Task goal: Starting at the line below holding "Vietnam;Lao, site loc_0966, 2019-01-25" and stopping at the line holding "family: Equidae", print every line exactly, both ends included, and leave the rest out.

(Stored items)
^^^^^^^^^^^^^^^^
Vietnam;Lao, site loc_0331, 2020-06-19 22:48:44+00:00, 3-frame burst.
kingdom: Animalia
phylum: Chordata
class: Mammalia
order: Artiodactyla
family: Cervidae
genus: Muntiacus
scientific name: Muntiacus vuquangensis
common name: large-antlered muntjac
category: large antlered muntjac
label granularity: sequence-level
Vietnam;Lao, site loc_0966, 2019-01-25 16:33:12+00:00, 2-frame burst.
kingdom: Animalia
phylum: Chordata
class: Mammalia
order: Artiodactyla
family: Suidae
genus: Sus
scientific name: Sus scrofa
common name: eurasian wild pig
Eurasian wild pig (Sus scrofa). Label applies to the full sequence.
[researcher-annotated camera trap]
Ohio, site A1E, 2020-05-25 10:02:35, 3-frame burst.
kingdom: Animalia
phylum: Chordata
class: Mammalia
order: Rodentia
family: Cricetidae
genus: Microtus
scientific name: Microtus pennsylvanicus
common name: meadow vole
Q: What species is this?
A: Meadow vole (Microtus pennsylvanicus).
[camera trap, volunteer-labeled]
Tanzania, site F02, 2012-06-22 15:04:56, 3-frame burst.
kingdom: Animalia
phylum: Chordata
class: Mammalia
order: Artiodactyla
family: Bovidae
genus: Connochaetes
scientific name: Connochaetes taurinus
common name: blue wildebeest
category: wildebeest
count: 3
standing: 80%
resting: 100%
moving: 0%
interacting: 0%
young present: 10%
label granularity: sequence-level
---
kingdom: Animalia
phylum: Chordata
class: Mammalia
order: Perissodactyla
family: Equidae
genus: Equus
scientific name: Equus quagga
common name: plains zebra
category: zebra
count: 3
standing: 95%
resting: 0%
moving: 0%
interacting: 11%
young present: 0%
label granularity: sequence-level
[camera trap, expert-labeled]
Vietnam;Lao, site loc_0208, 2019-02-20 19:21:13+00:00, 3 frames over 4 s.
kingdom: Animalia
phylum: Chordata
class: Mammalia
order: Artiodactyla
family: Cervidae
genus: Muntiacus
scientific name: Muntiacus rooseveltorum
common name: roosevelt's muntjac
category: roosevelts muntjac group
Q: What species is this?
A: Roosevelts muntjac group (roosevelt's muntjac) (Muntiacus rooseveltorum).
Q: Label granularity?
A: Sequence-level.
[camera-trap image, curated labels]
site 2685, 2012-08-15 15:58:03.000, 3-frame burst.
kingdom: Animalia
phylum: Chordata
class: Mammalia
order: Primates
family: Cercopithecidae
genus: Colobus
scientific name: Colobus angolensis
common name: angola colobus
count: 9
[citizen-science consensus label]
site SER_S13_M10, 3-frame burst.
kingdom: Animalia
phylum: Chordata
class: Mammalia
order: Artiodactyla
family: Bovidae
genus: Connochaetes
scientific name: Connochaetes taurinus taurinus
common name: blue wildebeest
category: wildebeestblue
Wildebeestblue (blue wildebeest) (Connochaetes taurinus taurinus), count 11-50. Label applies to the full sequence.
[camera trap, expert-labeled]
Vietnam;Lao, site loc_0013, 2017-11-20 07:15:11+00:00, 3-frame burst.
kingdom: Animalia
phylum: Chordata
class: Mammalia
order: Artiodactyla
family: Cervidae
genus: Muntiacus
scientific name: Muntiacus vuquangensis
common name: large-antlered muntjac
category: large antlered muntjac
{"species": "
^^^^^^^^^^^^^^^^
Exercise solution:
Vietnam;Lao, site loc_0966, 2019-01-25 16:33:12+00:00, 2-frame burst.
kingdom: Animalia
phylum: Chordata
class: Mammalia
order: Artiodactyla
family: Suidae
genus: Sus
scientific name: Sus scrofa
common name: eurasian wild pig
Eurasian wild pig (Sus scrofa). Label applies to the full sequence.
[researcher-annotated camera trap]
Ohio, site A1E, 2020-05-25 10:02:35, 3-frame burst.
kingdom: Animalia
phylum: Chordata
class: Mammalia
order: Rodentia
family: Cricetidae
genus: Microtus
scientific name: Microtus pennsylvanicus
common name: meadow vole
Q: What species is this?
A: Meadow vole (Microtus pennsylvanicus).
[camera trap, volunteer-labeled]
Tanzania, site F02, 2012-06-22 15:04:56, 3-frame burst.
kingdom: Animalia
phylum: Chordata
class: Mammalia
order: Artiodactyla
family: Bovidae
genus: Connochaetes
scientific name: Connochaetes taurinus
common name: blue wildebeest
category: wildebeest
count: 3
standing: 80%
resting: 100%
moving: 0%
interacting: 0%
young present: 10%
label granularity: sequence-level
---
kingdom: Animalia
phylum: Chordata
class: Mammalia
order: Perissodactyla
family: Equidae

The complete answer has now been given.